Is the Woman King based on a true story? Boycott controversy explained as twitter debate ensues over portrayal of tribes
Viola Davis’ new film The Woman King recently found itself in the middle of a controversy as several people called out the portrayal of the Dahomey tribe in the movie.
The film has reportedly been inspired by real-life events and history surrounding the ancient West African Kingdom of Dahomey and its all-women military, the Agojie.
However, in the wake of the premiere of the movie at the Toronto International Film Festival, critics called out the portrayal of the tribes and accused creators of whitewashing the harsh history of the slave trade associated with Dahomey.
Shortly after, the hashtag #BoycottWomanKing was launched online to criticize the alleged inaccurate representation of history onscreen. Dahomey was believed to be one of the tribes that reportedly sold African-American slaves to Europeans for several years until the British forced them to stop the trade in 1800s.
While the official trailer for The Woman King does not directly shed light on the history of the slave trade, the practice reportedly forms a key element of the film’s plot. In the trailer, Davis’ character, general Nanisca, is seen training the Agojie to fight against colonizers.
Reports suggest that in the film, Nanisca is also seen making numerous attempts to convince her king (played by John Boyega) to stop the practice of the slave trade.
The conflicting response to the film also sparked a debate online and left the internet divided.
Twitter divided over the reception of The Woman King
The Woman King has faced intense scrutiny ever since the release of the trailer for its portrayal of the Dahomey tribe and their practice of the slave trade. While some viewers immediately decided to boycott the film for allegedly downplaying history, others condemned the criticism.
Some social media users asked netizens to watch the film themselves before deciding to cancel the project, while others stood by their decision to boycott the movie for apparently failing to showcase the reality behind the slave trade:
Amid the sharp criticism, several people also came to defend the film and its story:
As conflicting reactions continued to pour in online, the director of The Woman King Gina Prince-Bythewood, told Indiewire that she would never attempt to win any fights on social media:
“I learned early on you cannot win an argument on Twitter. And I know all of that is going to go away once they see the film. There’s an assumption we’re not dealing with it and we are dealing with it. So I have to live in that confidence. They’re going to see the film and they’re going to see it.”

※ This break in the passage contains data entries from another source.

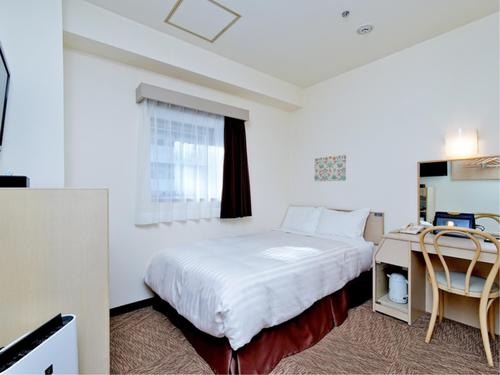 单人房 (single room)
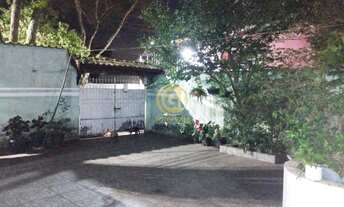 Imagem: Casa residencial para Venda - Parque Meia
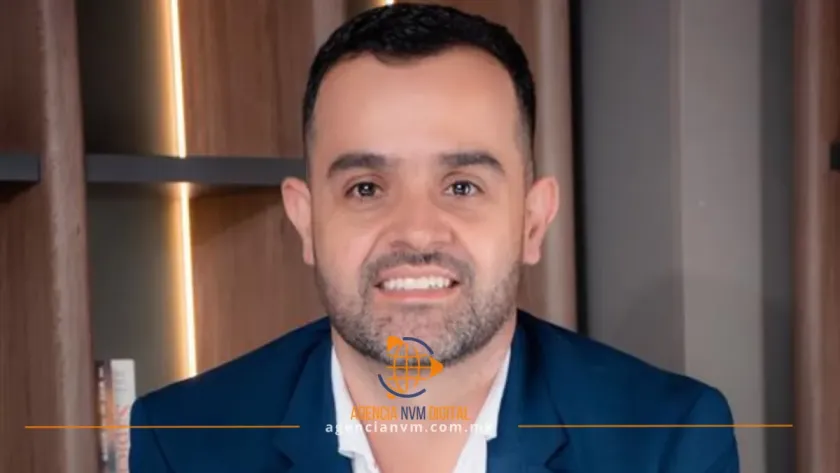 Protegen a ejecutivos contra nueva ola de ciberataques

The film’s producer Cathy Schulman also opened up about the portrayal of slavery in the movie following the backlash. She told the publication:
“The fact is that slavery is driven by material gain. It offered up people on this continent an option to make money that should not have been offered up or forced upon them. And, once it was, it created all sorts of internal conflict, and we don’t hesitate in visiting that within the film.”
According to Deadline, The Woman King reportedly had an impressive $19 million opening with an A+ CinemaScore and a 95% positive rating on Comscore/PostTrak.
A look into the true story behind The Woman King
The Woman King, written by Dana Stevens and Maria Bello and directed by Gina Prince-Bythewood, is based on true events surrounding the Kingdom of Dahomey (present day Benin) and its fierce all-women regiment known as the Agojie.
The Kingdom of Dahomey reportedly existed between 1625 and 1894, and traces of the empire can be found in Benin on the coast between Nigeria and Togo, per BBC Travel.
John Boyega’s character King Ghezo is based on a historical figure of the same name who ruled between 1818 and 1858 in Dahomey. Meanwhile, protagonist Viola Davis’ character Nanisca is possibly fictional but also believed to be inspired by real-life individuals.
According to Smithsonian Magazine, a French naval officer named Jean Bayol said in December 1889 that he once met a teenage warrior named Nanisca who was recruited to a female army and once killed a prisoner in a gruesome manner.
The presence of women soldiers or Agojies can also be traced back to history. The army was previously mentioned in Sylvia Serbin’s book The Women Soldiers of Dahomey as well as Henrik Clarke’s essay Black Women of Antiquity.
The all-woman army of Dahomey is also believed to have served as an inspiration behind Dora Milaje in Marvel’s Black Panther.